Paterson, 29, laughs as she talks about her work – and acknowledges that it is finely balanced between seriousness and play. She is a romantic (with the romantic's understanding of futility) and with the patience, curiosity and technical persistence of a scientist. Scientists champion her work: she has recently become University College London's first artist in residence in the department of physics and astronomy. She grew up in the western highlands of Scotland and studied at Edinburgh and the Slade, where her MA involved recording a melting glacier – a work that launched her career but is likely to prove just the tip of the iceberg.’
Kate Kellaway, the Observer
‘Katie Paterson is rapidly establishing an international career through work that ‘reveals the poetic beauty and vastness of the universe’. Katie graduated from Edinburgh College of Art in 2004 and the Slade School of Fine Art, London, in 2007. Her Slade Masters show included Earth-Moon-Earth, in which Beethoven’s Moonlight Sonata was converted into Morse code, beamed onto the moon as a radio wave and returned to earth. The resulting score, with elements distorted and lost by its journey, is heard on a self-playing grand piano. Since then she has been the first artist in residence at University College London’s Department of Physics and Astronomy, where she began History of Darkness, a slide collection of photographs of time and space. These are taken with various telescopes, including the most powerful in the world at the W M Keck Observatory in Hawaii. The collection which Katie intends to build throughout her life seems at first sight to be photographs of nothing, black film. In actual fact the numbers on the slide frame reveal the point in space and time that they document. As from earth we see the sun with a delay of eight minutes, because of the time it takes its light to travel, so the further the telescope sees into the universe the further back in time it can reveal, to within 5% of the big bang, believed to have occurred 13.7 billion years ago.

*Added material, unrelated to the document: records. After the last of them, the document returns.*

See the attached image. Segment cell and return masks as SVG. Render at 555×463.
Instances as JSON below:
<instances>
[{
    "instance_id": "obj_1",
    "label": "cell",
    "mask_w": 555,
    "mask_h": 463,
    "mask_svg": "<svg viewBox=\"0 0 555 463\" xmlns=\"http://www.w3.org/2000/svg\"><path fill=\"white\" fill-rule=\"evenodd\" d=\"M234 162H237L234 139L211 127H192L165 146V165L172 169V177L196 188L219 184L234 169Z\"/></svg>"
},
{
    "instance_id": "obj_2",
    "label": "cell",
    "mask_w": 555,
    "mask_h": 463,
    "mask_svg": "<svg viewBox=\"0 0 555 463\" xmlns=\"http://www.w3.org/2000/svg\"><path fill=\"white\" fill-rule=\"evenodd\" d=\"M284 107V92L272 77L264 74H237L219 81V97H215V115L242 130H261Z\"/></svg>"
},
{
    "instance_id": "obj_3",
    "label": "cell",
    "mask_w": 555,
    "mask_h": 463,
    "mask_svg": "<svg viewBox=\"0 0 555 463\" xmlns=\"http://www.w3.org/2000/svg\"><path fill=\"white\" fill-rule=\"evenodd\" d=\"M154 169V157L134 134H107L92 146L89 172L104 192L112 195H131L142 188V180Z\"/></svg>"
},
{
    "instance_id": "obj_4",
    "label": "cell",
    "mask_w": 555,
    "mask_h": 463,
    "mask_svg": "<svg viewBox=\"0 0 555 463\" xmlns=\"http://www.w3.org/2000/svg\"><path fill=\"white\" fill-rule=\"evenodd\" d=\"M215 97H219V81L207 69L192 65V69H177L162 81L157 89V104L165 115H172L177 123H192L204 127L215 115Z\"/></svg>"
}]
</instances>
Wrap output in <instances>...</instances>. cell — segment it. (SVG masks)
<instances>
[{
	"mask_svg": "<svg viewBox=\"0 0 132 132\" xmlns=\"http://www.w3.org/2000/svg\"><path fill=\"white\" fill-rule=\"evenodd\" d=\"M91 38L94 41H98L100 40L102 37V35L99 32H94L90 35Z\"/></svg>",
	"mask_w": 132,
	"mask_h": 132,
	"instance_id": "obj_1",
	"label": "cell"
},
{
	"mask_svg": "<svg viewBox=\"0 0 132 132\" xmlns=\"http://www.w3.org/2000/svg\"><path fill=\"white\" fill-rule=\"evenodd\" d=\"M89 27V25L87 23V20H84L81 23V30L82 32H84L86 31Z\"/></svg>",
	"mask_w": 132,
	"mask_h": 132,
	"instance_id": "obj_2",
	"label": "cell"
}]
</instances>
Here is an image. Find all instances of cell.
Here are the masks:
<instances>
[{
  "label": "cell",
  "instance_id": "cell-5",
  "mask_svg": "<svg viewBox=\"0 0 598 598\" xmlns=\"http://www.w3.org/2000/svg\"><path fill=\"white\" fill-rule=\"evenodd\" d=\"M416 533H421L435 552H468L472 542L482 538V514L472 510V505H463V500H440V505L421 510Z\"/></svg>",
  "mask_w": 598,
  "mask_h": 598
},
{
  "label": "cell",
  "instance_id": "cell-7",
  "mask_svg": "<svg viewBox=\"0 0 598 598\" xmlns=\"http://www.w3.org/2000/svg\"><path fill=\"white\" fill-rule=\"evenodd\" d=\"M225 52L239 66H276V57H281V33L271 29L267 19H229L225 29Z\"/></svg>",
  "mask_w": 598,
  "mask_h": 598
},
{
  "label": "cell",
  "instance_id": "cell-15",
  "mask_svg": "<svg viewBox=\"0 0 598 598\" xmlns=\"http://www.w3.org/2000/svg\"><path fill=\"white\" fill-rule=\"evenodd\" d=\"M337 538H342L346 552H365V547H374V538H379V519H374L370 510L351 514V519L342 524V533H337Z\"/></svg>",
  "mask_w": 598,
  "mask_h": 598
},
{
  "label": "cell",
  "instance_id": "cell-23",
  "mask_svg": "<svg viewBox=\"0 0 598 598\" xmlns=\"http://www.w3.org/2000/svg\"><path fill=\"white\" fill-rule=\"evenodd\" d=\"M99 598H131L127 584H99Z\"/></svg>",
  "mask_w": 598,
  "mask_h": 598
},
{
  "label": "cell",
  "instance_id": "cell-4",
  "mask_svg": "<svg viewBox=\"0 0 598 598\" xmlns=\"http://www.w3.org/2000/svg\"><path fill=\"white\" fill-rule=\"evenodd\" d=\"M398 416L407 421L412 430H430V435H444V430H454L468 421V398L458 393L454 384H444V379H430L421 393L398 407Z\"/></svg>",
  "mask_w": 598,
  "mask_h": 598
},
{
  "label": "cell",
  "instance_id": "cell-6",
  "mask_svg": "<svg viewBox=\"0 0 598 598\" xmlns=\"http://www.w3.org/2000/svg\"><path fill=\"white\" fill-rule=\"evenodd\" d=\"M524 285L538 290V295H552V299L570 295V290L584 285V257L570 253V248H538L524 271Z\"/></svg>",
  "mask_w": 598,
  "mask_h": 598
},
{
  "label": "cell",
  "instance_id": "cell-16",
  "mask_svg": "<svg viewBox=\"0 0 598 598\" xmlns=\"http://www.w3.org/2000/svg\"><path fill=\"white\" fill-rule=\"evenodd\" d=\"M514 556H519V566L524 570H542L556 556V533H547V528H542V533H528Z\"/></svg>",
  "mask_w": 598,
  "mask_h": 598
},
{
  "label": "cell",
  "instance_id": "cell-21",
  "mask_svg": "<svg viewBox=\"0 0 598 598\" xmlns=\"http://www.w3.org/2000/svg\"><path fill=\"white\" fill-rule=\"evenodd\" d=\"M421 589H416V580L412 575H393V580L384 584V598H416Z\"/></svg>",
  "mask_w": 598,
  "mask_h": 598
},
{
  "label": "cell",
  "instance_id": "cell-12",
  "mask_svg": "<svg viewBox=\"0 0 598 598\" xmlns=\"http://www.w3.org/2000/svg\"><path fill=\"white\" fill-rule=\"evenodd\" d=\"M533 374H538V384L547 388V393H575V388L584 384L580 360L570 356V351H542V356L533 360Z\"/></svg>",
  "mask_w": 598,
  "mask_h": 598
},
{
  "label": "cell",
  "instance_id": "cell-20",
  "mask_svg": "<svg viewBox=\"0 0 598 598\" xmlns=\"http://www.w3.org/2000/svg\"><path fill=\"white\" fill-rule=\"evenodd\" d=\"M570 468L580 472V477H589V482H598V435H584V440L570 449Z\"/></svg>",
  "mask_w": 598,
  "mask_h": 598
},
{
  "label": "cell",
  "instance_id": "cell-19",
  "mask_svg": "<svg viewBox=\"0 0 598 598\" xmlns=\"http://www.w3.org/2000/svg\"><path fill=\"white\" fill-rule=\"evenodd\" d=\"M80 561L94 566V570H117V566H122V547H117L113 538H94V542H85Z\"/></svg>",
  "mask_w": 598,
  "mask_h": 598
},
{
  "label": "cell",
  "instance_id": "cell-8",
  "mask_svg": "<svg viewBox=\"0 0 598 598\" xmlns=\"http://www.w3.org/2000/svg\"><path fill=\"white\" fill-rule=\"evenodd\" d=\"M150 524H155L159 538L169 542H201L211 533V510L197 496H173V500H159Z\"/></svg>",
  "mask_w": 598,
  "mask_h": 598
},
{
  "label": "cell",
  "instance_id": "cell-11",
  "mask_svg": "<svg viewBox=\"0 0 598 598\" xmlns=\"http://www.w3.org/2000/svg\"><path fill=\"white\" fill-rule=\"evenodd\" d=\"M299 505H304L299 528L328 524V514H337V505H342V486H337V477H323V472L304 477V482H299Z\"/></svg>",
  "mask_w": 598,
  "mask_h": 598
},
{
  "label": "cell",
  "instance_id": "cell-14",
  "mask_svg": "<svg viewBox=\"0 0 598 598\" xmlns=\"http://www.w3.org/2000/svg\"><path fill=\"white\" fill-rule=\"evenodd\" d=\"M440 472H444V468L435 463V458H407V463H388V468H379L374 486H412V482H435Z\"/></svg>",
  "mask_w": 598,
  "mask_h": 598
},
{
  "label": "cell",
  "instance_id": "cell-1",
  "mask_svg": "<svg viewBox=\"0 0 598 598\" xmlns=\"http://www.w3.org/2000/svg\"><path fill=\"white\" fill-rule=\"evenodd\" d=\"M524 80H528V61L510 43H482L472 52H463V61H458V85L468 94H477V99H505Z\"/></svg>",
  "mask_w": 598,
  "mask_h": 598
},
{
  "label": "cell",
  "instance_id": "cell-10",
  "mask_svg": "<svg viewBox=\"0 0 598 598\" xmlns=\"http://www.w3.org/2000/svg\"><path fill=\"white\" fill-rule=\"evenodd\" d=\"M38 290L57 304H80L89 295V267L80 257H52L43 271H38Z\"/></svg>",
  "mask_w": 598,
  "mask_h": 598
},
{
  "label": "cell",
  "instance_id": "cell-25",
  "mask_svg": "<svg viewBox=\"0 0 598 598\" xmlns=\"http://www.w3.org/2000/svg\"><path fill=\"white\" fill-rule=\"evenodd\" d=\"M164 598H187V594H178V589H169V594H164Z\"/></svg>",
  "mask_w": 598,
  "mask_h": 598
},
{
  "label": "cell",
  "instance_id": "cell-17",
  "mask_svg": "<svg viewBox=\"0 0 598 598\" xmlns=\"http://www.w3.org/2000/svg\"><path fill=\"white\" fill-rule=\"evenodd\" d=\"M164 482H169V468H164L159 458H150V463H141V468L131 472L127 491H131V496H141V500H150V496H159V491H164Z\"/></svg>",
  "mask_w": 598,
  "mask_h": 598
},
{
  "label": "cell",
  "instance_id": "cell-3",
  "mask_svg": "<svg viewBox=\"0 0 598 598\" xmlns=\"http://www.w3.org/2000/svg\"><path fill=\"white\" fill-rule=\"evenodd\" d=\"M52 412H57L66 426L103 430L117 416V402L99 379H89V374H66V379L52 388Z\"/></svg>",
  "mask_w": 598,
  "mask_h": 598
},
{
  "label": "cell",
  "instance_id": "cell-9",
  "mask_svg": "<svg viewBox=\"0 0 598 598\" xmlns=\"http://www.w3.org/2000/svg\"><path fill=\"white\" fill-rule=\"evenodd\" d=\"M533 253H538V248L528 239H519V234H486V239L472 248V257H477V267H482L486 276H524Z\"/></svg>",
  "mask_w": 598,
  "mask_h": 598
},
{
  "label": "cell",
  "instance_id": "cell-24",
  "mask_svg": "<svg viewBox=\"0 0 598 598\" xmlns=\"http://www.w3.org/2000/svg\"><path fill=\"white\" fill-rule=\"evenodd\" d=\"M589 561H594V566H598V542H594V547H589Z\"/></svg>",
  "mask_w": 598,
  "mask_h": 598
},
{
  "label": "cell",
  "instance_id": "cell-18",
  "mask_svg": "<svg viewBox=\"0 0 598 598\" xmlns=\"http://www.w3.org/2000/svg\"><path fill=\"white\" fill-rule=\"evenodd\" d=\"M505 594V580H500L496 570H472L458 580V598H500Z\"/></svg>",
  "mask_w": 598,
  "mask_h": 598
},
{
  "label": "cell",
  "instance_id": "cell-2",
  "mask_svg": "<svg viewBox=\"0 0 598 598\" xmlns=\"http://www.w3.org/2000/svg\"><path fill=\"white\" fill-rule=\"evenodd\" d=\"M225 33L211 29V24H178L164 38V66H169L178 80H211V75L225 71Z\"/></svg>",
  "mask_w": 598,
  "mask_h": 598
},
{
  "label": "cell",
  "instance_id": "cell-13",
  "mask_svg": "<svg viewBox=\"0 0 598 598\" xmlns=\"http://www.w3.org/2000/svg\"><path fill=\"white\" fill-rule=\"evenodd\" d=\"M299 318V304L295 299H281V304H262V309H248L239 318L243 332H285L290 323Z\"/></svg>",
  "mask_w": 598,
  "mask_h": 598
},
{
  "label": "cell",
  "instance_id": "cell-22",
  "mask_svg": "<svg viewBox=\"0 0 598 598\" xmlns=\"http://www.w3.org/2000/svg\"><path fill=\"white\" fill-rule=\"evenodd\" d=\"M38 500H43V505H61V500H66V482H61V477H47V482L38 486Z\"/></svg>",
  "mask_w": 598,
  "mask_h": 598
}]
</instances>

Katie’s projects consider not only what lies beyond our world but the earth itself, offering insight into ideas that are so profound our grasp on them is fragile. Inside this desert lies the tiniest grain of sand, for instance, was commissioned by the Whitstable Biennial in 2010 and involved taking a grain of sand from the Sahara desert and bringing it back to the UK, where it was cut down to 0.00005mm using nanotechnology. Katie then, carefully, carried this back to the desert and released it. It will never be seen but we know it is there, and that is enough to be moved by its presence. Although the works are meticulously planned and realized in collaboration with authorities in various disciplines, Katie’s approach enables a human connection that resonates beyond the intellect, taking consideration of the nature of the world and the universe to another level of appreciation.’